* _Your assignment_:
Pictures should be left out when the listing below is repeated word for word.

* _Information supplied_:
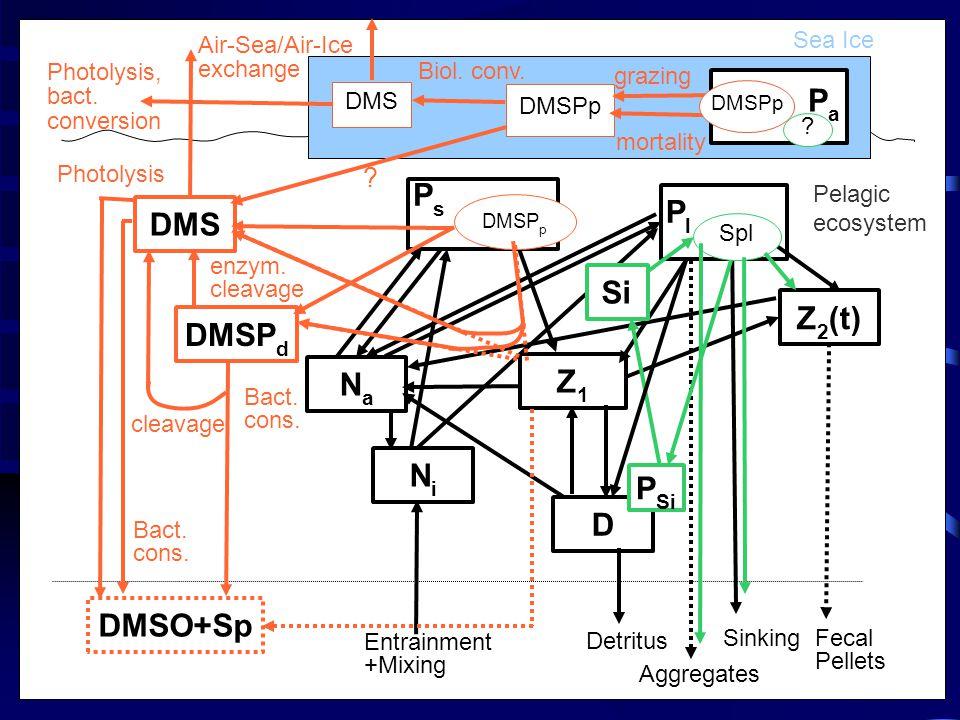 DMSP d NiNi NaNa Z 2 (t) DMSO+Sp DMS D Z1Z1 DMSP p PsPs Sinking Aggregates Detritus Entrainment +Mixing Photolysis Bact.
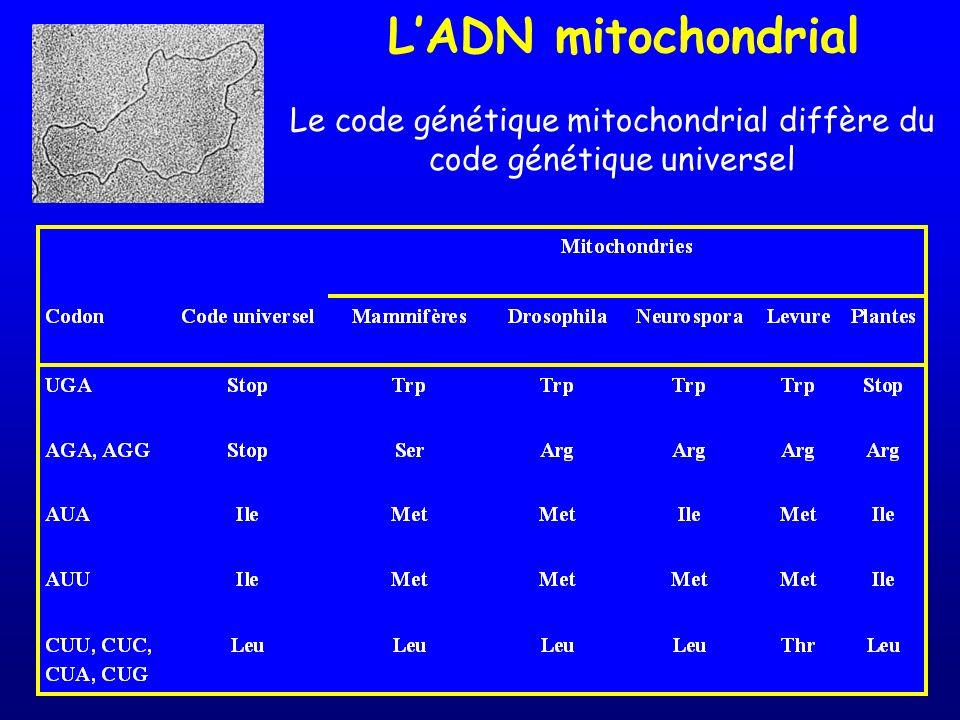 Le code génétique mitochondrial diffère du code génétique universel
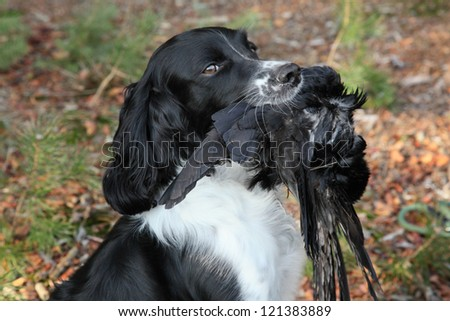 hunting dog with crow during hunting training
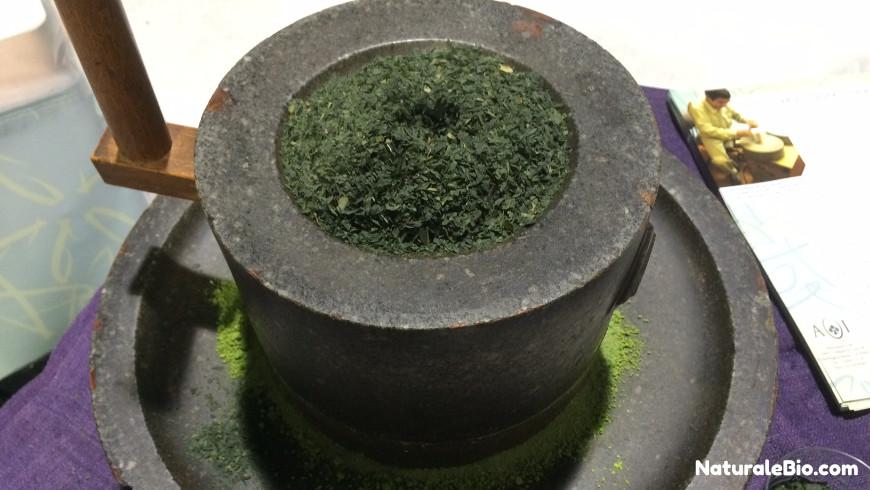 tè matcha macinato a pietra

* _Solution below_:
 DMSP d NiNi NaNa Z 2 (t) DMSO+Sp DMS D Z1Z1 DMSP p PsPs Sinking Aggregates Detritus Entrainment +Mixing Photolysis Bact.
 Le code génétique mitochondrial diffère du code génétique universel
 hunting dog with crow during hunting training
 tè matcha macinato a pietra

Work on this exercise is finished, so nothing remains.